This is the fifth in a series of five posts about Reddit and Analytics.

Previously – we covered the nature of the dataset, read histograms, generated segments, and understood that the most frequent users of Reddit are the ones who are doing the most downvoting by an astounding margin.

But wait, there’s more.

Recall, however, that there over 7 million votes cast. 1.8 million were downvotes, and 5.5 million were upvotes. Read the statistics table below to verify that.


  • Upvotes outnumber downvotes.
  • The interface of Reddit itself causes upvotes to accumulate.
  • Reddit itself is a cause of a bias – probably by design.

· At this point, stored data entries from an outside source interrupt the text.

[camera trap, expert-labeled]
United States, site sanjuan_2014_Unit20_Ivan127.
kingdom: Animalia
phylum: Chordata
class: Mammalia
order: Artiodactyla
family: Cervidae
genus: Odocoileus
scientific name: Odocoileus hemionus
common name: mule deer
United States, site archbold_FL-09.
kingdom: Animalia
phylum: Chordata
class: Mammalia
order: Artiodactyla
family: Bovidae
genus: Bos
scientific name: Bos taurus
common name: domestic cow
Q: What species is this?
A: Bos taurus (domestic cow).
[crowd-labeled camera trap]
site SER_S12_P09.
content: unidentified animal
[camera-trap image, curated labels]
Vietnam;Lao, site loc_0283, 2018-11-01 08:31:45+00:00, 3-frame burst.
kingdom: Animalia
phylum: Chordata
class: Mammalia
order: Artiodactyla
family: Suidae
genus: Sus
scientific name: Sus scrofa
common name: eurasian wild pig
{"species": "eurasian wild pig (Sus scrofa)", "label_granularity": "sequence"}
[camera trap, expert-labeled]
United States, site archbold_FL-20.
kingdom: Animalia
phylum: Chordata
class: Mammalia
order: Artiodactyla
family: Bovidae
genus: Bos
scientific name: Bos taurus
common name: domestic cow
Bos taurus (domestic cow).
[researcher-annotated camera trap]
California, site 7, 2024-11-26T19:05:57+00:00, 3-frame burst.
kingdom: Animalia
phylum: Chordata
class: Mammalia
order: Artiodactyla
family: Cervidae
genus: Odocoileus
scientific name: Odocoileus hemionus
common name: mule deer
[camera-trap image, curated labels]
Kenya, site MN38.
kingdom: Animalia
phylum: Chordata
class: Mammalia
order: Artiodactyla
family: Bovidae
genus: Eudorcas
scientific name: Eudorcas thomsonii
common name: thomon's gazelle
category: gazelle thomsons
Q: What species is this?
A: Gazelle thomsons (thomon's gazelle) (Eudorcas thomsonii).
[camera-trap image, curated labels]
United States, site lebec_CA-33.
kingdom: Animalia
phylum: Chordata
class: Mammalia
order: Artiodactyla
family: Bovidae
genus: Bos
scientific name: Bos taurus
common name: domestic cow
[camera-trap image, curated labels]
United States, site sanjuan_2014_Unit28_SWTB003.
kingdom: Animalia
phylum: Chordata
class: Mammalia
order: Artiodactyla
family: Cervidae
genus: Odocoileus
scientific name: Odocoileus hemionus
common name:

The histogram below is by links – the content getting upvoted or downvoted. There were just over 2 million links submitted. On average, each link received 3.62 upvotes. Given everything you know about long tails, think about just how deceptive that 3.62 mean figure is. Note how you can’t even see the bumps in the tail. And be in awe of the efficiency of the collective Reddit behavior that causes popular content to disproportionately promoted while even ‘good’ or ‘average’ content gets relentlessly shifted to the left – all by a very small group of people.


  • The long tail is long and powerful.
  • This small group Power-Paulines are far more likely to downvote because of a much higher frequency of use.

I’m thanking Reddit for making so many API’s publicly exposed and enabling this sort of analysis and exploration. Thank you.